• _WHAT THE TASK ASKS_
Edit the records from the line containing "Which element among" through the end of the records, both ends included, by replacing "sofa armrest" with "couch arm" and leaving everything else unchanged. Give back only those lines.

• _RECORDS SHOWN_
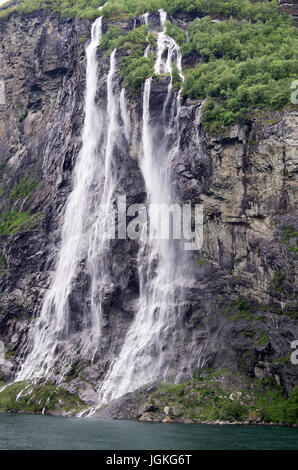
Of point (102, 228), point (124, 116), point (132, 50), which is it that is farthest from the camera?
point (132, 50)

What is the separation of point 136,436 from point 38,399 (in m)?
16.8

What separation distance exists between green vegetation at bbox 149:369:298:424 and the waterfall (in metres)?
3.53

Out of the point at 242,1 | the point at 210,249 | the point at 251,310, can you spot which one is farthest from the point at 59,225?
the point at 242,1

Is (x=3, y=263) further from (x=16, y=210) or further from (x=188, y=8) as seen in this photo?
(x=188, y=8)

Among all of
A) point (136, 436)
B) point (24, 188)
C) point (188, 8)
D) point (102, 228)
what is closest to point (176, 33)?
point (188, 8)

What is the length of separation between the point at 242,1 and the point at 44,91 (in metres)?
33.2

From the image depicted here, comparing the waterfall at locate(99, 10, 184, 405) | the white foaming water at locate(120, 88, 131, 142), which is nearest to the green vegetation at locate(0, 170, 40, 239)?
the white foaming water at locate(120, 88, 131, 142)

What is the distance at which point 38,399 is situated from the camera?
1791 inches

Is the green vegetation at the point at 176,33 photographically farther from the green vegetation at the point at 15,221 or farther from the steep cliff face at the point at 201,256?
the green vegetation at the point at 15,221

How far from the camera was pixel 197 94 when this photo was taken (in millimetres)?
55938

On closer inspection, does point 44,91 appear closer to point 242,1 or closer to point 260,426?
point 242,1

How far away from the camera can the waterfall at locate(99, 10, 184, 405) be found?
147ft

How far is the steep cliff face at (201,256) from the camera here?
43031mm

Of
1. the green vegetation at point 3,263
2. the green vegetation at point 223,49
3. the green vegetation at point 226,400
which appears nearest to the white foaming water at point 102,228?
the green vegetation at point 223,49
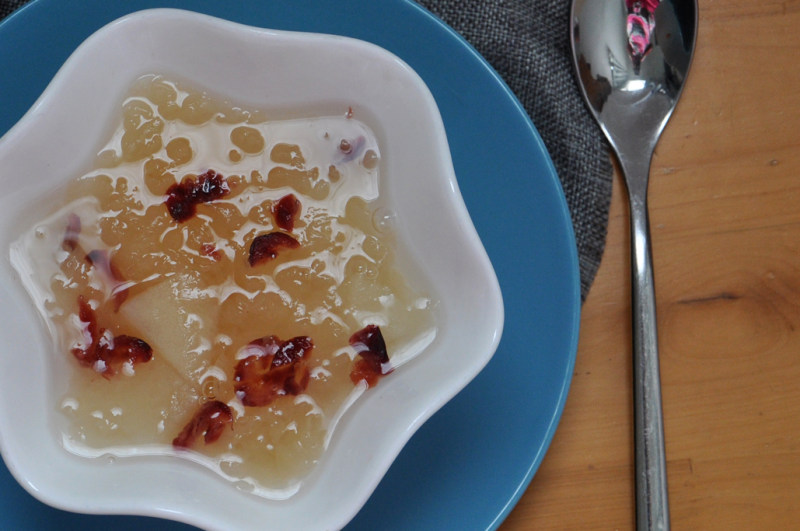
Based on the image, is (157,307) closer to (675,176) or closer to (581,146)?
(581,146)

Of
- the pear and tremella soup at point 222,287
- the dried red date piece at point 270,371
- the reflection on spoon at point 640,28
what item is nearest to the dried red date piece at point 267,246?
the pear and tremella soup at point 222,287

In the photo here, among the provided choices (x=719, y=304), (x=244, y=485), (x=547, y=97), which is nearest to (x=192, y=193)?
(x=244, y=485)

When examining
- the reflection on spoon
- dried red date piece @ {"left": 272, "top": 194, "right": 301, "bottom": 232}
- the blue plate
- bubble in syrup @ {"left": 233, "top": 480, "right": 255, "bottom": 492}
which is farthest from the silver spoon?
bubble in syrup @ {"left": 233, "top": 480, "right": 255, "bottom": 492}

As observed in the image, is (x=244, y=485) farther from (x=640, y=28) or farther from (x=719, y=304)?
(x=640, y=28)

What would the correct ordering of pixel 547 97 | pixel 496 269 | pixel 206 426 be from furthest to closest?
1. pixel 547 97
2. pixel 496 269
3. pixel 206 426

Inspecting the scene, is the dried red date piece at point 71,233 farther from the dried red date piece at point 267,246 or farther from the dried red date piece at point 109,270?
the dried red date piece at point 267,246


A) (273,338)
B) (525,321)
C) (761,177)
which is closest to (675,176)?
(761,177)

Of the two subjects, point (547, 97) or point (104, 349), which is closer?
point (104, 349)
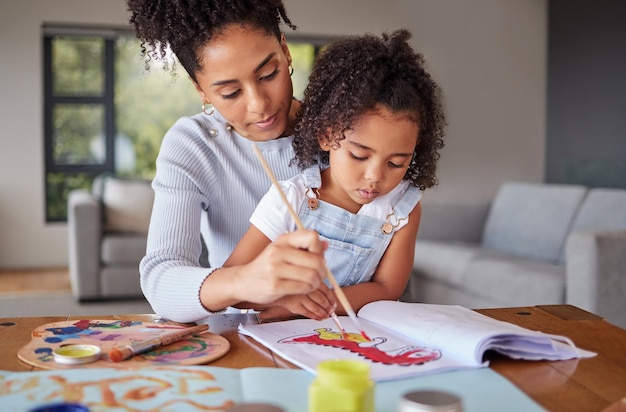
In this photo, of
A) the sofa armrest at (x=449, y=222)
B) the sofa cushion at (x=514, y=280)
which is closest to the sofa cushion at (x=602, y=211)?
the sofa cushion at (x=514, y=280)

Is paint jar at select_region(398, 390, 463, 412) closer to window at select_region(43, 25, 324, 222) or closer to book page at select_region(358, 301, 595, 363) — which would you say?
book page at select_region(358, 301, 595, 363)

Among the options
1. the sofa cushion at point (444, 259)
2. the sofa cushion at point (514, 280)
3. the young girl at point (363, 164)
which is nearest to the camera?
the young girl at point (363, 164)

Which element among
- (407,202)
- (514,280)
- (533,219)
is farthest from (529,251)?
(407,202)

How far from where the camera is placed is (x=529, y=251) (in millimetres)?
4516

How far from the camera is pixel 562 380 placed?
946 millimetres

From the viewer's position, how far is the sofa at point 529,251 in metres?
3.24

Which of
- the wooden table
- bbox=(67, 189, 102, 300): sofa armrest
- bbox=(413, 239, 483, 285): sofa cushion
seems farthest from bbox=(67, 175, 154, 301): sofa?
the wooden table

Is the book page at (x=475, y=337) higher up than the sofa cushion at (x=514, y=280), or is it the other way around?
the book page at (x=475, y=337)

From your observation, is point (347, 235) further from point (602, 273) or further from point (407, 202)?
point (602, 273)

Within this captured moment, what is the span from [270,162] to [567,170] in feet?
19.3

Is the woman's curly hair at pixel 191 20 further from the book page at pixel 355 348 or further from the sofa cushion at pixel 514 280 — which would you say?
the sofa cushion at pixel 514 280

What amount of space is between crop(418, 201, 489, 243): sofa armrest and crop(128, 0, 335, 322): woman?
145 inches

• _FINISHED TASK_
Which element among
- (407,202)
- (514,280)
- (533,219)
is farthest from (529,251)?
(407,202)

How far from where the camera is placed is (x=529, y=251) (in millimetres)?
4516

How far from the camera is pixel 562 380 placed?
946 millimetres

From the viewer's position, how far is the sofa at point 529,251 in metres?
3.24

Which of
- the wooden table
- bbox=(67, 189, 102, 300): couch arm
- bbox=(413, 239, 483, 285): sofa cushion
seems farthest from bbox=(67, 175, 154, 301): sofa?
the wooden table

Is the book page at (x=475, y=337) higher up than the sofa cushion at (x=514, y=280), or is it the other way around?
the book page at (x=475, y=337)

From your observation, is point (347, 235) further from point (602, 273) or further from point (407, 202)?
point (602, 273)

Within this captured moment, what is the span from [270,162] to [567,170] in feet?
19.3

Is the woman's curly hair at pixel 191 20 further from the book page at pixel 355 348 or further from the sofa cushion at pixel 514 280 — which would you say?
the sofa cushion at pixel 514 280

What amount of space is between crop(418, 201, 489, 243): couch arm and crop(128, 0, 335, 322): woman?
145 inches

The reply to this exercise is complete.